Phone logs indicated that the “responsible process” for the spyware was amfid, the Apple mobile file integrity daemon.

We saw the FORCEDENTRY exploit successfully deployed against iOS versions 14.4 and 14.6 as a zero-day.

With the consent of targets, we shared these crash logs and some additional phone logs relating to KISMET and FORCEDENTRY with Apple, Inc., which confirmed they were investigating.

3. Hacked Again after Going Public

Activist D, a member of the Bahrain Center for Human Rights, was additionally targeted with Pegasus in March 2019 with a Pegasus SMS message from “BatelcoEsvc.” Activist D discussed the 2019 incident in a 2020 interview in which Activist D was interviewed alongside one of the authors of this report. The Bahraini goverment’s LULU operator hacked Activist D with Pegasus using the KISMET zero-click exploit approximately six hours after the interview first aired. This case highlights the risks inherent in going public with instances of hacking.

The 2019 Pegasus SMS appeared in a thread with legitimate messages from Activist D’s mobile provider, Batelco. The target was curious about the message, and contacted Batelco, who told them that the message was not of a type sent by Batelco.

The link unshortens to a website on info-update[.]org, which redirected to the legitimate Batelco e-services website (https://e.batelco.com/eservices/Login) when submitted to VirusTotal. When we checked it, the link returned a 404.

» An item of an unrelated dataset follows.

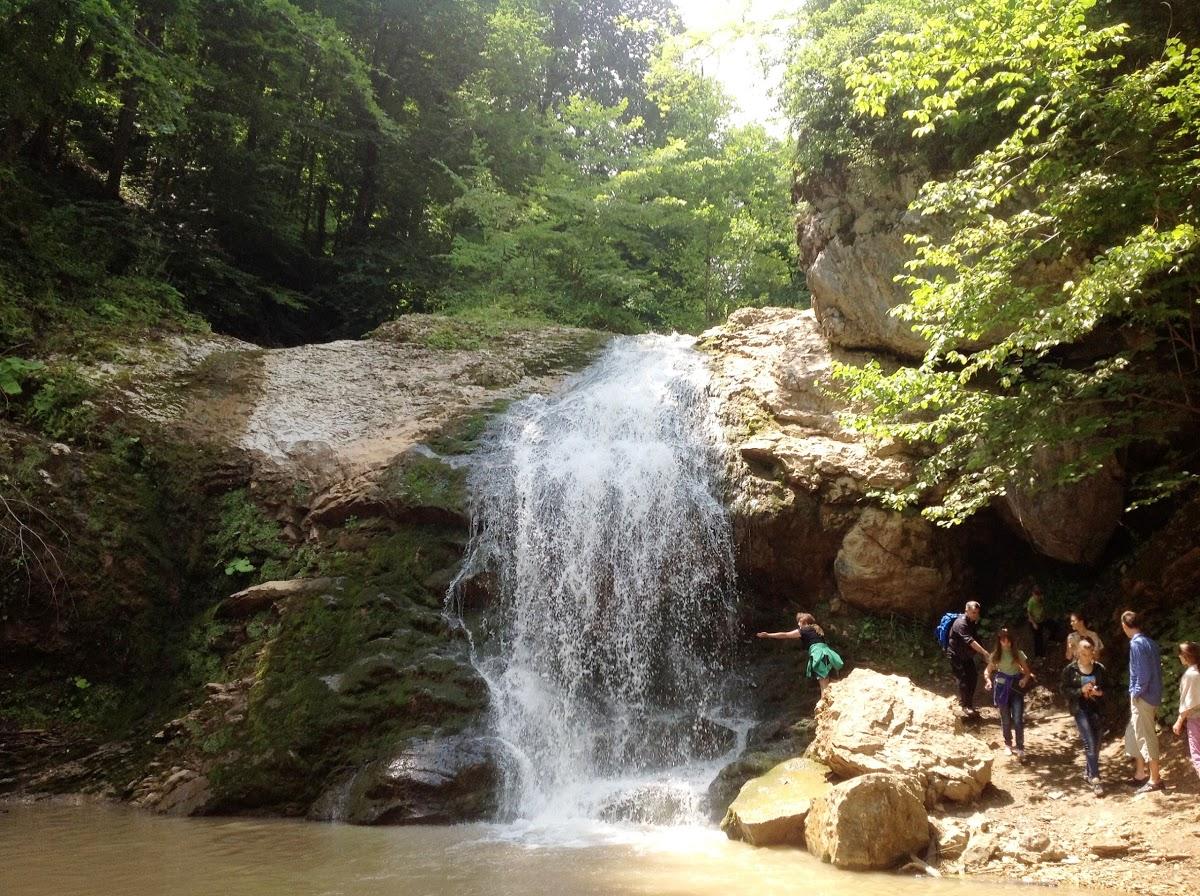 Водопад Шум Руфабго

The info-update[.]org website is connected to the Pegasus spyware, as we show below.

Decoy Page Reveals 2019 Pegasus Sites

NSO Group has occasionally made use of visible decoy pages, perhaps in an effort to make their Pegasus infrastructure appear as innocuous servers. We found an interesting server, start-anew[.]net, which displayed an open directory listing that contained a decoy page.

 

The directory contained a file, 1, which contained HTML source code for a website maintenance decoy page. The page was entitled “While maintenance:” and contained the text “Working hard to create a new website design. Stay in touch!”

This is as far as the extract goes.